Kolber: [http:// ARGO Data Management User Manual] (.pdf)
  • contains a very well described structure with detailed info on lots of variables

  • variable names are short and do not include domain, which is expressed in a long name

  • how to handle different domains in short name?

    • short name tends to be meaningless, since long name is what appears on plots and contains domains

    • interoperability affected by repeated use of same names

  • ARGO is dealing with limited data types -- this simplifies the issues (e.g., they are not dealing with water temperature and air temperature)

  • might be interesting to take some of these common names (lat, long, jday, depth) and map the information they provide to our spreadsheet

    • ARGO vs GCMD? neither one necessarily what *we* wanted to do

McCann: [http://sweet.jpl.nasa.gov SWEET Ontology (with Protoge)]
  • download Protege from Stanford site, and install Ontology Web Language (OWL) plugin

  • can also view on web (but not with Safari)

  • tool can be used to create new ontologies or additions to existing ontologies

  • large user and developer community for this tool

  • submissions can be submitted to web library

  • could take SWEET ontologies (which are based on GCMD) and add our own information

  • putting cart before horse?

    • take spreadsheet and group thing together

Others For Future Discussion
  • Schramm: EPIC Key File Variables

    • contains a long list of variables and associated information

    • variables are organized by numeric indices

  • Graybeal: SensorML

    • an ontology for what data describes sensors (their location, etc.)

    • recent release just came out

  • MarineXML

    • complicated histories here: European and Australian versions

    • BODC reconciled European version with their own?
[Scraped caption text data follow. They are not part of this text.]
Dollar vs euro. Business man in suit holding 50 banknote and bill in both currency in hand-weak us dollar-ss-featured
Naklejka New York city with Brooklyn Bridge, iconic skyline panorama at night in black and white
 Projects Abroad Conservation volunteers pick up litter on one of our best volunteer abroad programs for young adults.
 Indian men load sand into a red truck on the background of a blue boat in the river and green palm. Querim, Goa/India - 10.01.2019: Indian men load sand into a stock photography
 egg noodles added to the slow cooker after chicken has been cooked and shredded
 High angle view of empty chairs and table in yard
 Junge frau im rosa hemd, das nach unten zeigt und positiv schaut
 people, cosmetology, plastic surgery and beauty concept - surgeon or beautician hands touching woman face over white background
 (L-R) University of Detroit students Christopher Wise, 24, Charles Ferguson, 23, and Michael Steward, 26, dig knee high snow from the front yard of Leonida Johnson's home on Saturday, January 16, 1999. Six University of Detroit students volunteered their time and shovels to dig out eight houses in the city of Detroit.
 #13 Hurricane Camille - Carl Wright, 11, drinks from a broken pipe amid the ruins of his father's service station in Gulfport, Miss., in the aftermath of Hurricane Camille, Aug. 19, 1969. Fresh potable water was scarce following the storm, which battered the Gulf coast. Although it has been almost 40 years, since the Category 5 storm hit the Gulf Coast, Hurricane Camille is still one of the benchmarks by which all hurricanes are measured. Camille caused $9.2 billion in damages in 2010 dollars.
Australian based on BODC originally?

    • BODC has old data sets that have to be compatible

    • very hard to keep up with this work or know where it's going

  • starting to id discrepancies with other references could start feeding this back to those references

Completing the Parameter Column of the Compiled Spreadsheets

  • lots of classes (for an ontology) becoming apparent

  • starting to normalize some names

  • time could be challenging to represent

  • almost through this column

The Plan

Get together next Tuesday at 8:30 AM to continue this process.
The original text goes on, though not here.